The 2026 bear market created a challenging environment for passive investment vehicles. ETF inflows slowed dramatically as retail and institutional investors pulled back. Some funds experienced outflows, dragging down net accumulation across the sector.

IBIT, which launched in 2024 and quickly became the dominant spot Bitcoin ETF, found itself constrained by the same forces affecting all passive investment products: when investor sentiment drops, so do inflows. The fund can only buy Bitcoin when investors send it capital.

MicroStrategy faces no such constraint. Its treasury strategy, which began in 2020, allows the company to issue equity or debt instruments and deploy that capital into Bitcoin regardless of what other market participants are doing. By the end of 2025, the company held approximately 700,000 BTC. The aggressive 2026 buying campaign closed what remained of the gap with IBIT.

The Tradeoffs Worth Understanding

MicroStrategy's approach has delivered outsized returns for shareholders comfortable with the risk profile. Since IBIT's launch, MSTR stock has risen roughly 250%, compared to 55% for the ETF itself. The leveraged structure amplifies gains when Bitcoin rises and the strategy works as intended.

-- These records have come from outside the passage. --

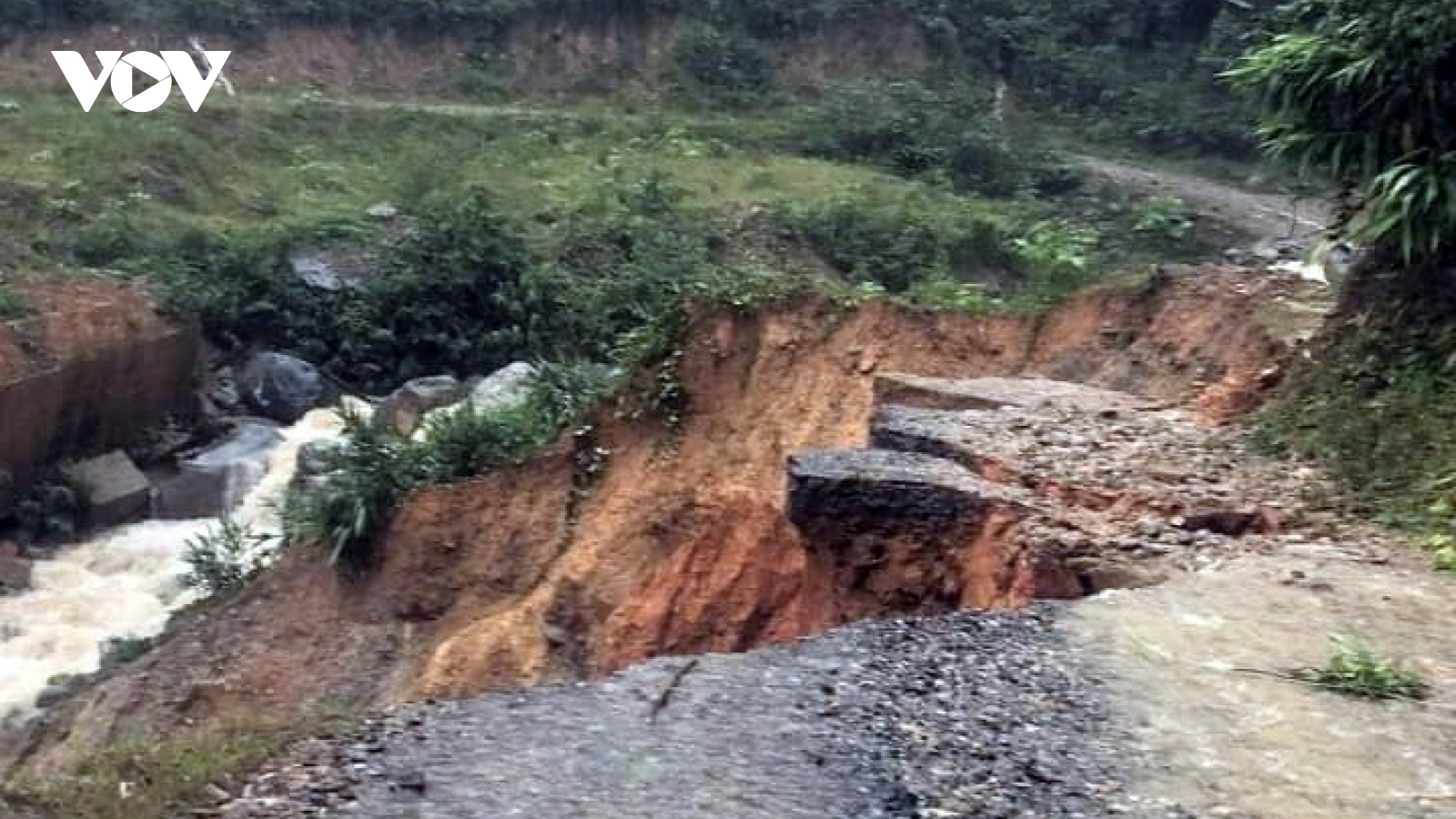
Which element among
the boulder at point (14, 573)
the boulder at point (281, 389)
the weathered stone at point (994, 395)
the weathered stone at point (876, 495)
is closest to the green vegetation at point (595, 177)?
the boulder at point (281, 389)

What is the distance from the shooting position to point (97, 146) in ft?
97.3

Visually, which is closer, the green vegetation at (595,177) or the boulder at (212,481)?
the boulder at (212,481)

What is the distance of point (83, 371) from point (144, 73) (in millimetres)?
13990

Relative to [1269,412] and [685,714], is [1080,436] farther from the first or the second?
[685,714]

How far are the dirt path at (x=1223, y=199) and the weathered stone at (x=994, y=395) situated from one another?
1486 cm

But amplification cuts both ways. Analysts have noted that MicroStrategy's debt-funded accumulation introduces risks that IBIT investors don't face. The ETF offers direct Bitcoin exposure at a low expense ratio (0.25%) without the corporate leverage, convertible debt obligations, or execution risk inherent in an active treasury strategy.

For institutions weighing Bitcoin exposure, these represent genuinely different products serving different objectives. NYDIG has built infrastructure allowing banks, corporations, and high-net-worth individuals to access Bitcoin through regulated custody and trading services, offering another path for institutions that want exposure without either the leverage of MSTR or the ETF wrapper of IBIT.

What This Means for Institutional Bitcoin Adoption

The 2026 bear market has become an unexpected proving ground for competing institutional strategies. MicroStrategy's willingness to buy through weakness, funding purchases with equity instruments rather than waiting for favorable conditions, demonstrated one version of long-term conviction.

ETFs, meanwhile, remain tied to investor sentiment cycles. They work well for broad market access and liquidity, but they're not designed to be contrarian accumulators.

The question going forward isn't which approach is better in absolute terms, but which matches an investor's risk tolerance and time horizon. Growth speculators may continue favoring MSTR's amplified exposure. Those seeking straightforward Bitcoin price tracking with minimal counterparty complexity may prefer IBIT or similar products.

MicroStrategy's lead isn't necessarily permanent. A bull market that reignites ETF inflows could shift the balance again. But for now, the company that started buying Bitcoin six years ago holds more of it than any other single entity in traditional finance, and it accumulated much of that position while others were heading for the exits.